North Allegheny School District is challenging the assessed value of much of the land that makes up the Tech 21 Research Park in Marshall.
Tech 21 Partners of Pittsburgh paid about $3,459 in school taxes last year on the property. Had the market value of $1.26 million been taxed, Tech 21 would have paid $24,050 based on the district's tax rate of 18.99 mills.
"The position of the school district is that the fair market value of the parcels comprising the Tech 21 park greatly exceeds the full assessment assigned by the Allegheny Office of Property Assessment," the district's director of finance Michael Hopkins said in an e-mail. "The school district has obtained appraisals from an independent firm in Pittsburgh which supports the district's position."
North Allegheny filed appeals in May and last month in the Allegheny County Court's Civil Division asking the Board of Assessment to reconsider the tax assessment on 21 of 26 Tech 21's properties.

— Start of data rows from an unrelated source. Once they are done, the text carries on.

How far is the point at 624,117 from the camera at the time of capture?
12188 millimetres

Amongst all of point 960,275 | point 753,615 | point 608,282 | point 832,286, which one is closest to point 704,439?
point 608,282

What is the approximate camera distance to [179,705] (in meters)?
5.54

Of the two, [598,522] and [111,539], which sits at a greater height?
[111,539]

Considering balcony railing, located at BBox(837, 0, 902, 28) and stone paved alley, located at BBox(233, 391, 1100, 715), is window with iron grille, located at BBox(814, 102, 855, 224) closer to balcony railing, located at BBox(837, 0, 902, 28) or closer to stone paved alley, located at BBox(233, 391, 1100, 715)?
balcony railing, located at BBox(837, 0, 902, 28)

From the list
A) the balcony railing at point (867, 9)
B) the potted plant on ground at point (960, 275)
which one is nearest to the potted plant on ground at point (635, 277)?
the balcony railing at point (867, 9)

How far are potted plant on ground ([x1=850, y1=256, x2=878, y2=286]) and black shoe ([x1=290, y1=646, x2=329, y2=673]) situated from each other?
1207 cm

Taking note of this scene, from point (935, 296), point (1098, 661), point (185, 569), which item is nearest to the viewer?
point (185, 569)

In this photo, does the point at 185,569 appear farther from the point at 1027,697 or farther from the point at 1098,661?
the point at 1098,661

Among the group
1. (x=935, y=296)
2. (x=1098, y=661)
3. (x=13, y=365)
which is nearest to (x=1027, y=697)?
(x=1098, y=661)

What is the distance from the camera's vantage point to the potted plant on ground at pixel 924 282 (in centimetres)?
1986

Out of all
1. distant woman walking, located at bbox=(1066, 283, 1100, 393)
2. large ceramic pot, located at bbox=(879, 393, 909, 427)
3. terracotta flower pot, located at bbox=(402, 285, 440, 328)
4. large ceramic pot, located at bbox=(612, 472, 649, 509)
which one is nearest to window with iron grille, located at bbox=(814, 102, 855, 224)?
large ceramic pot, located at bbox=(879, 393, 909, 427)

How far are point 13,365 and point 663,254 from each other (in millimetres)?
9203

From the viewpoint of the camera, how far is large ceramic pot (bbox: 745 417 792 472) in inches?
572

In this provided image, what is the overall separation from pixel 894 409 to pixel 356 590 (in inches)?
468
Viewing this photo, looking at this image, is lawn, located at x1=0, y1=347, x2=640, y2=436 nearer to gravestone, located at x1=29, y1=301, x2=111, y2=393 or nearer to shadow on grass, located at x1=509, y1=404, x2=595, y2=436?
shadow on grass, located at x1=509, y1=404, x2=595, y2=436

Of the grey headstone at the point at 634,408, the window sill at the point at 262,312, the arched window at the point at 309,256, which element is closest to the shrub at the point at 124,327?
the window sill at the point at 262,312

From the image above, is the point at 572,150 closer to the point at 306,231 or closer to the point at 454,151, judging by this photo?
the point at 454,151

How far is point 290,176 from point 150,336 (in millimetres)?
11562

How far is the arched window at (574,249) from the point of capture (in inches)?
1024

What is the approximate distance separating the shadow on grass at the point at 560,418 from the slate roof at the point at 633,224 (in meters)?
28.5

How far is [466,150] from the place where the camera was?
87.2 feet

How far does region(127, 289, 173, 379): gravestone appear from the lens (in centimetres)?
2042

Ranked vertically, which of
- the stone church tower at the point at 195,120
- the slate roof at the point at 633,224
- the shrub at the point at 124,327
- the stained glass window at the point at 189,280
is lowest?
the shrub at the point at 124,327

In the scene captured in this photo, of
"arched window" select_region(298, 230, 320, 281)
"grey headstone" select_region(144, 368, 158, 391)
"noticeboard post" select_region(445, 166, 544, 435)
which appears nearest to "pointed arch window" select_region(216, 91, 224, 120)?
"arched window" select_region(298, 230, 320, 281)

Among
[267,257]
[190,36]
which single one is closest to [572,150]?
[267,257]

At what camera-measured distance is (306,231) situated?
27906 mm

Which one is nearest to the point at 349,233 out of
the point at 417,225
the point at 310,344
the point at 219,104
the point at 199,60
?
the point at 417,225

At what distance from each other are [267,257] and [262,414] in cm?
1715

An attorney representing Tech 21 declined to comment.
The total market value of the 26 properties, most of which are vacant, is almost $2 million, according to the county. But the assessed value -- the portion on which an owner pays property taxes -- totals just $186,700, which resulted in a school tax bill of $3,545 last year.
For most properties in the county, the market value and the assessed value are the same. In 2008, however, Tech 21 Partners was granted tax abatement under the state's Clean and Green Program. Nineteen of its 26 properties are designated as forest reserve, according to assessment records.

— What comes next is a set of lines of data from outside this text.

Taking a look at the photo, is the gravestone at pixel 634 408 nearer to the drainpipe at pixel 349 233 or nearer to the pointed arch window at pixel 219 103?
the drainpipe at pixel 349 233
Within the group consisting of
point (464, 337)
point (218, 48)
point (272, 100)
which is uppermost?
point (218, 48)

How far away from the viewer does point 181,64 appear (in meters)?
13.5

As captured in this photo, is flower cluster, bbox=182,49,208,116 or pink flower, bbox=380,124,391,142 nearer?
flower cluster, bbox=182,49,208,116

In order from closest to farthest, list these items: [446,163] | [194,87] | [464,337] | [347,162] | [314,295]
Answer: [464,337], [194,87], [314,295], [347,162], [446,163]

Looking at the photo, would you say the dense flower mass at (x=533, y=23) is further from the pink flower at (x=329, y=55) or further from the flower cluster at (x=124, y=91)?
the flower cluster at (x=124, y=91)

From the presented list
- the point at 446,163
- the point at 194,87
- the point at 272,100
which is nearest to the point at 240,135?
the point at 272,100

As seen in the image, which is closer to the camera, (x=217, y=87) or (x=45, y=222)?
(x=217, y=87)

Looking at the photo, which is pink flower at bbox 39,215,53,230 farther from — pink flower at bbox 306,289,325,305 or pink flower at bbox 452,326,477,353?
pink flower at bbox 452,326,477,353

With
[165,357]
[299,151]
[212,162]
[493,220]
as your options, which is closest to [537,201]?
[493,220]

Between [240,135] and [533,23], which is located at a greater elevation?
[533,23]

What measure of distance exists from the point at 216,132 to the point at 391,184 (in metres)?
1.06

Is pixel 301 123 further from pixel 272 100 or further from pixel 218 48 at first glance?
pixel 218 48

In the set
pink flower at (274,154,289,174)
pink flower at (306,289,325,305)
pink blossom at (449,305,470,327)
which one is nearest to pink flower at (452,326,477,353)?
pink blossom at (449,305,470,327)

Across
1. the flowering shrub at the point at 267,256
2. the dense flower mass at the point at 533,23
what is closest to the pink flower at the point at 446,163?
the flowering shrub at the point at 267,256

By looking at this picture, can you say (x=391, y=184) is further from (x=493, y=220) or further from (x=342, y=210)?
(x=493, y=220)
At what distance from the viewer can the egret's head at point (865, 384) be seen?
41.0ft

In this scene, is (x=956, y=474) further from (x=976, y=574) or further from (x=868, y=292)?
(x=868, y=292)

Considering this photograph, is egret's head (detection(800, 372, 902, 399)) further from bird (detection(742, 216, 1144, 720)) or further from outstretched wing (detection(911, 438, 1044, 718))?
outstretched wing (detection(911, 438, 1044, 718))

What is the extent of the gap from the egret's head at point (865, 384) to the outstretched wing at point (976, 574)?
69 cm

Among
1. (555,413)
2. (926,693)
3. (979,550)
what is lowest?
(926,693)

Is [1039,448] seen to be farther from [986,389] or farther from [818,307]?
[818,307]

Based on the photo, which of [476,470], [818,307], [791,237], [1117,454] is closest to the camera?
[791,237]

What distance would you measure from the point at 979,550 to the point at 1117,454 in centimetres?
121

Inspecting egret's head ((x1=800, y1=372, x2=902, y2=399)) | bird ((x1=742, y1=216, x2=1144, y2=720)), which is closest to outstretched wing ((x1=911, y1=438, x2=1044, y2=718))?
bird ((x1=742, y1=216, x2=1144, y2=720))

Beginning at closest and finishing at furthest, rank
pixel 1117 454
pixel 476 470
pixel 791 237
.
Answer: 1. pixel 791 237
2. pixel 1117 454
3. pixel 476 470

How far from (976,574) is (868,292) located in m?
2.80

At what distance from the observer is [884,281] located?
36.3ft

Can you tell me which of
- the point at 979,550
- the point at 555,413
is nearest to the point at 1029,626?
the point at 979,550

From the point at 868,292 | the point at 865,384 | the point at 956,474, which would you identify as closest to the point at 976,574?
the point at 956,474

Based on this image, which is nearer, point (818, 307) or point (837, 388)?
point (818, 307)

The school district contends that the clean and green designation has been "inappropriately" assigned because the properties are intended for commercial development, Hopkins said. The state requires the forest reserve land to have 10 contiguous acres with standing trees. The properties are taxed based on a state-set $105 per-acre assessment rate.
The district is appealing the assessment of 17 forest reserve properties. The school district's past appeal of two forest reserve properties resulted in the county Board of Assessment Appeals and Review increasing their market value in December, but the assessed value was unchanged due to the clean and green abatement. Tech 21 Partners is challenging the board's decision.
The four of the 21 appeals are against properties the school district considers as being valued too low.